> _WHAT YOU WILL DO_
a - In the post about the Milwaukee food hub below, who owns and operates Purple Door ice cream?
b - Copy a passage from the post about the Milwaukee food hub below. Begin at the words "In addition to" and stop after the words "the year end.".

> _TEXT TO READ_
Wednesday, December 28, 2011

One Stop Shop for Food Production, Processing and Distribution

Every year, the U.S Department of Agriculture’s National Institute for Food and Agriculture releases a Community Food Project Competitive Grant Program proposal and this year the Edible Skyline is in the mix!  As part of the Crema y Cosecha/Cream of the Crop proposal, CORE/El Centro’s Edible Skyline rooftop farm will provide hands-on education and skill-building in organic fruit and vegetable production. Partnering with first floor building tenants, we will produce and distribute healthy, nutrient dense whole food products to the Near South Side Milwaukee neighborhood.

The first floor of the Milwaukee Fix building will be home to two whole food dairy processors: Purple Door ice cream and Clock Shadow Creamery (owned and operated by Bob Wills of Cedar Grove Creamery).  Purple Door, owned and operated by Lauren and Steve Schultz, was started in 2010 and can currently be found at famer’s markets, Outpost and other area Milwaukee retailers such as Beans & Barley, Sendik’s and Groppi’s markets. The new processing facility will allow the Schultz’s to spend more time with their growing family instead of driving to Racine to make their sweet product. Purple Door will be sharing space with Clock Shadow Creamery, the first urban cheese facility in the state - and one of few in the nation!  Clock Shadow will host an apprenticeship program, supporting the nation’s next generation of cheesemakers.  The cheese processing facility will offer public viewing spaces to education consumers on the cheese making process and the importance of knowing where your ingredients come from.

In addition to processing dairy products on site, there will be a small deli on the first floor to sell these products as well as value-added options (think salads, sandwiches and salsas) using rooftop-grown produce.  This “food hub” model is part of a rapidly growing movement across the United States to connect consumers with producers and shorten the distance from farm to fork.  We will be growing and producing herbs, fruits, vegetables, and cheeses in the building while distributing through local restaurants, corner stores and our own on-site deli. Possibilities abound for joint marketing, volunteer discounts and “Deli Days” featuring in-season products at lower cost.  As construction crews continue working through the snow-less winter days, we are still on schedule to move in mid-March and it’s likely the deli will be up and running before the year end.

> _DATA BLOCK_
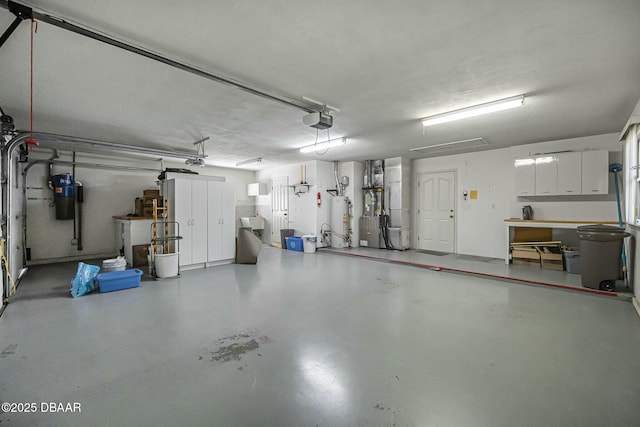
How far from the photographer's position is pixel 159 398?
6.35 feet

> _ANSWERS TO EACH TASK_
a - Lauren and Steve Schultz

b -
In addition to processing dairy products on site, there will be a small deli on the first floor to sell these products as well as value-added options (think salads, sandwiches and salsas) using rooftop-grown produce.  This “food hub” model is part of a rapidly growing movement across the United States to connect consumers with producers and shorten the distance from farm to fork.  We will be growing and producing herbs, fruits, vegetables, and cheeses in the building while distributing through local restaurants, corner stores and our own on-site deli. Possibilities abound for joint marketing, volunteer discounts and “Deli Days” featuring in-season products at lower cost.  As construction crews continue working through the snow-less winter days, we are still on schedule to move in mid-March and it’s likely the deli will be up and running before the year end.